92.2% of respondents said “Yes”
5.5% said “No”
3.1% said “Don’t know”

The very next question asked:

If yes, what proportion of your students do you believe plagiarise?

41.4% said “a very small minority”
18.8% said “a significant number”
7.0% said “All my students plagiarise from time to time.”

More depression; 7% of teachers believe that ALL their students plagiarise. It may not be every time they submit an assignment, that’s good news, and it’s a long way short of that oft-quoted statement “Recent studies indicate that approximately 30 percent of all students may be plagiarizing on every written assignment they complete.”  (For the background to this oft-quoted but totally erroneous statement, see the post Thirty percent.)

It might even lighten that introductory statement

NINE out of 10 teachers believe their pupils copy, a survey has found.

Oh yes, did you notice? The percentages don’t add up, do they? Here it comes. Same question, the response in full:

If yes, what proportion of your students do you believe plagiarise?

41.4% said “a very small minority”
18.8% said “a significant number”
7.0% said “All my students plagiarise from time to time.”
32.8% said “an increasing number of students.”

That is the source of the statement

… and almost a third believe it is on the increase.

In the context of the question “what proportion of your students do you believe plagiarise?” that 32.8% is not really helpful, either. Is the “increasing number of students” increasing from a low base of very very few, or is it based on almost all students?

You can’t help wondering what the responses would have been if there had been two separate questions:

If yes, what proportion of your students do you believe plagiarise?

If yes, do you believe that the rate of plagiarism is increasing, decreasing, or about the same as (say) two years ago?

Also worth noting later on: 72.7% of respondents answered “Yes” to the question:

Are you confident you could identify plagiarism in your students’ work?

No comment.

It seems that 52.9% of respondents work in schools (or other institutions) which use plagiarism detection software (actually 50% because 7 teachers chose not to respond to this question, so only 64 of 128 said “Yes”).

And 96.7% are “in favour of the use of plagiarism detection software” (actually 91.4% because again 7 teachers, possibly the same teachers, did not respond).

It might have been one of these 7 who stated

There’s no such thing as plagiarism detection software. We use text comparison software. I presume that’s what you meant?
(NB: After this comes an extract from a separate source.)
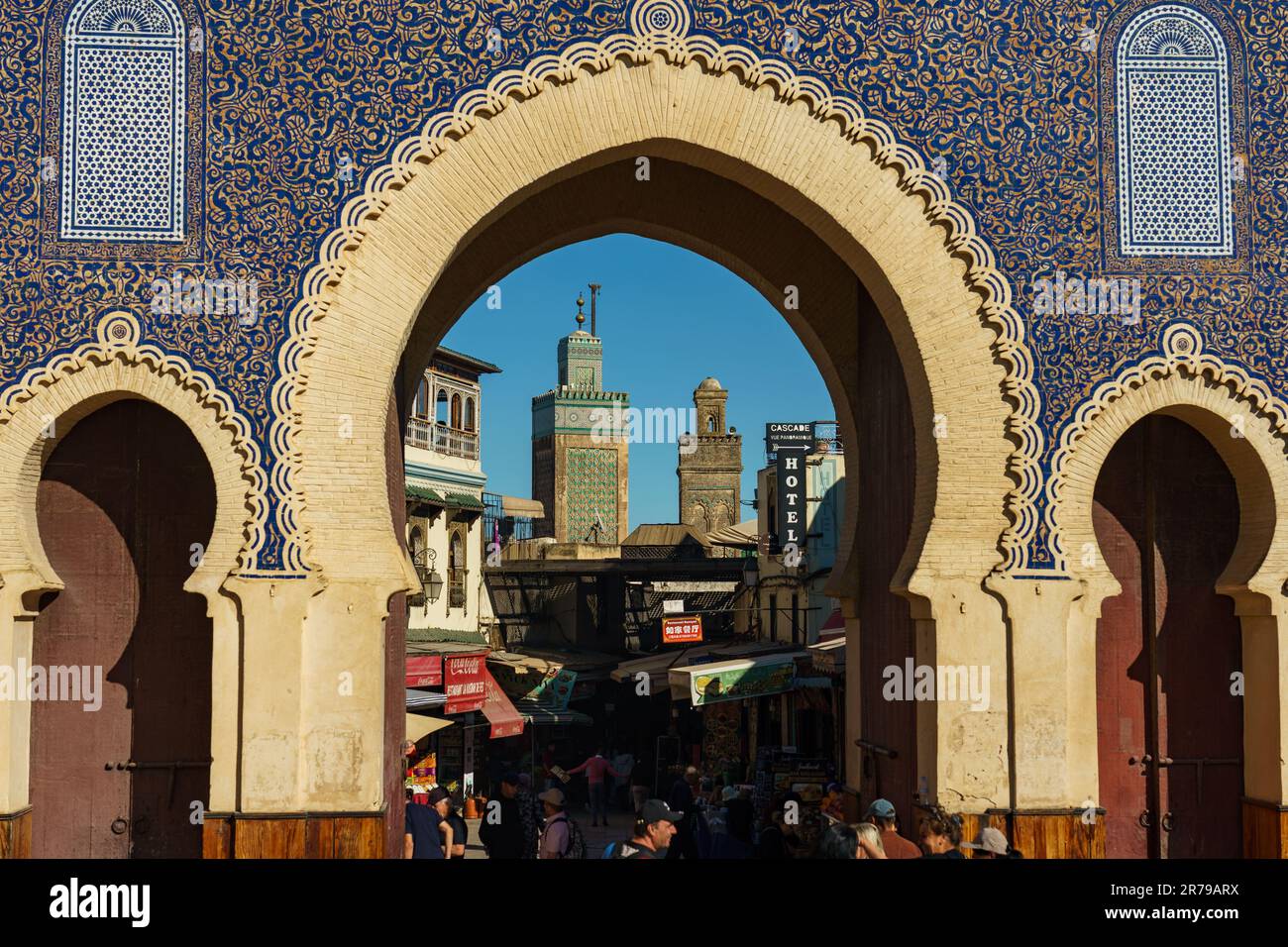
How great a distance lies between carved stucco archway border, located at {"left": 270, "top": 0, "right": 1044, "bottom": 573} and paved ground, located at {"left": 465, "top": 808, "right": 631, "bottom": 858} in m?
6.70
This is a really poorly designed survey.

No comment.

There were 113 responses to an open-ended question on how respondents “engaged … students in discussion about plagiarism and referencing.”  Perhaps as many as 13 respondents suggested that they use Turnitin in formative fashion, using the reports to help students understand why and where they went wrong (assuming they did go wrong?).

Several replied to the effect that students are shown what Turnitin can do and made aware of the punishment/s for plagiarism.

One respondent said

They are told firmly that plagiarism is NOT allowed and that if suspected they will get a zero or be asked to do their work again from the start.

This respondent does not say, but we can hope that consequences follow if (and only if) plagiarism is proven rather than just “suspected”?

What is very clear from the 113 responses is that many teachers really are making great efforts to make sure – to try to make sure – that students understand what plagiarism is. Many are making effort to make sure that students learn how to write right.

Several said, or intimated, that students are shown or taught what to do at the start of the programme but with no mention of opportunities to practise or any other kind of follow-up. Oh dear.

Overall, I’m not sure what to make of this survey. I have been privileged to see the results, and for that I thank iParadigms and PlagiarismAdvice. But I do think the PlagiarismAdvice news item is misleading and inconclusive.

More and more I realise how important it is to go to the source, especially when statistics are involved. I realise more and more how selective a secondary report can be. (Possibly including this one.)